One of the projects, “keeping family traditions alive,” involves skills including sewing and crocheting.

Students who’ve learned to crochet have said “this is calming, way more calming than my phone,” senior Elissa Gowin said.

Junior Cheyenne Klaus is part of a project on mental health. The students involved with that project drew inspiration from a movie about Temple Grandin, an autistic speaker and author.

Klaus said the students have sold T-shirts with a quote from Grandin. They’ll donate the funds from the T-shirt sales to the Arc of Brown County, which is raising money to build an inclusive playground at Allcorn Park in Brownwood.

Another project involves freshmen McKenna Cash, Avery Dozier and Bethany Blair, who have been teaching hygiene skills to first-graders using small “monsters” as props. The girls made the monsters based on the first-graders’ drawings.

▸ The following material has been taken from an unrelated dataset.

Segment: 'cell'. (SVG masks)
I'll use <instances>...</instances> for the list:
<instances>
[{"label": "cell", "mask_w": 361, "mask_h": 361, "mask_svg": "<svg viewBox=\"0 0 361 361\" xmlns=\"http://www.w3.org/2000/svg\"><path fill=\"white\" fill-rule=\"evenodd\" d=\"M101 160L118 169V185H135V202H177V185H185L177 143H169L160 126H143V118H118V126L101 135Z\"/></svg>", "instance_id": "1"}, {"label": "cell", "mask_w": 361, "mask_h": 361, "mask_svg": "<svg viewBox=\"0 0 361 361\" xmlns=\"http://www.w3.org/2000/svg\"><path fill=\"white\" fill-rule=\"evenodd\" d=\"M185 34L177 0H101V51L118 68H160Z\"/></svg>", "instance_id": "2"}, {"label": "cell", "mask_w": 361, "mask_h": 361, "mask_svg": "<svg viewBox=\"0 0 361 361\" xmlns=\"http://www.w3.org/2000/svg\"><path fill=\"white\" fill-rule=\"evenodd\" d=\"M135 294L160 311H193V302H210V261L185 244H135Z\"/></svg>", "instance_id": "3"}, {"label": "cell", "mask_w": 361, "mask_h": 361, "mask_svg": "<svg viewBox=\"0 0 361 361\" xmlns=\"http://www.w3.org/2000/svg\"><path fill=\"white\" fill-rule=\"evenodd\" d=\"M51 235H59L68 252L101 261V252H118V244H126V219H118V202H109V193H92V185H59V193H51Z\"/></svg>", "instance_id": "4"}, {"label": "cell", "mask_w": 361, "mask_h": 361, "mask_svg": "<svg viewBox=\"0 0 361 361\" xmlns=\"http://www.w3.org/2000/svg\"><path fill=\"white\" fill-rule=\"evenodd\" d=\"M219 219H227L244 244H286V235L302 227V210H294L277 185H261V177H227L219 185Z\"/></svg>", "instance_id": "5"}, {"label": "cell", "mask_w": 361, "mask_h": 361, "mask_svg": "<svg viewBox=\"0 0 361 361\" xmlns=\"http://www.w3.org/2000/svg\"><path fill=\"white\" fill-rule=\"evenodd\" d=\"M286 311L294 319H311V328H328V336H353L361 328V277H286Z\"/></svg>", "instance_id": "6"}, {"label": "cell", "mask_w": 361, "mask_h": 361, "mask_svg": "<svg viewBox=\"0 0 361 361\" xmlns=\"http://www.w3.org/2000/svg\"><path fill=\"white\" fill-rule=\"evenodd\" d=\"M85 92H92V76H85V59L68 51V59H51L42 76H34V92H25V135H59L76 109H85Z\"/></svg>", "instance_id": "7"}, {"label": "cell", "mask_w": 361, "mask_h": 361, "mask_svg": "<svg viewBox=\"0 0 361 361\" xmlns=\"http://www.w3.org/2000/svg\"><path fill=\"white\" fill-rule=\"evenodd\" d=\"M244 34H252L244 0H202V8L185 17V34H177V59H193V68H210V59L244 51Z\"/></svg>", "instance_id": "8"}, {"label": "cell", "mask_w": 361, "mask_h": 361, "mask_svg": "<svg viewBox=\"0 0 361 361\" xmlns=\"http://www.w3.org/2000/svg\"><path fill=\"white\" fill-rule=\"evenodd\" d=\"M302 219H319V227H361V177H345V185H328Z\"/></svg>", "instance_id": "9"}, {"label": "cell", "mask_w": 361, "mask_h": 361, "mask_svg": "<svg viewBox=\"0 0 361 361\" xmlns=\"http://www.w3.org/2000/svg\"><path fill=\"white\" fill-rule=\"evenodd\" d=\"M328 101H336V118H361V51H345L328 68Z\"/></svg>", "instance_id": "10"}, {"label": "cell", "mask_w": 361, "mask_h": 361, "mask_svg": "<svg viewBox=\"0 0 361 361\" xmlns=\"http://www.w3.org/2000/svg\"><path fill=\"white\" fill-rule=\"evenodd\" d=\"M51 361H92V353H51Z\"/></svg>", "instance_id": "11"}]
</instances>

The first-graders are learning about brushing teeth from brushing the teeth of their monsters.

Blair said the project is personal to her because her little brother is in the class. “I got to make his monster. It was really cool to see him enjoying that,” Blair said.

“I think we also learned how to interact with kids better. I really hope that we taught them leadership skills because I felt like we were kind of leaders, teaching them hygiene.”

Juniors Chezney Walters' and Grace Williams’ project involves talking to younger students about disabilities, and they, too, were inspired by the Temple Grandin movie.

Senior Kye McClain’s project dealing with aging issues was inspired by his pre-COVID visits to nursing homes, where he other students would play games including dominoes and Bingo with the seniors. With COVID preventing actual visits, students are sending letters to the seniors.

Senior Hailey Lehman was also part of a project related to mental health.

“I did some research and actually a lot of people during ’rona had a lot of problems with anxiety and depression,” Lehman said. 

She and team member Cali McRee set up a shelf in the library for books on the topic.

Junior Emily Miller, senior Drew Reynolds and sophomore Lillie Thomas, also part of a mental health project, said they want people to know it's OK to go to therapy.

Thomas said trying to help others “really has brought out the Good Samaritan in us.”

Mental health issues can affect a small community such as Zephyr, the students said.

“People stereotype mental health,” Thomas said. “It’s a real thing and it really does affect a lot of people. If you do need help, ask out. It’s important to ask out for help and get people to help you, because if you don’t have help, it can get worse and things will happen that we don’t want to happen, and we could lose people we really love.” 

Marwitz said of her students, “there is lots going on. These kids have to have leadership skills. They’re putting in nighttime and weekends. I am really proud of their leadership skills and their initiative to put in extra time.”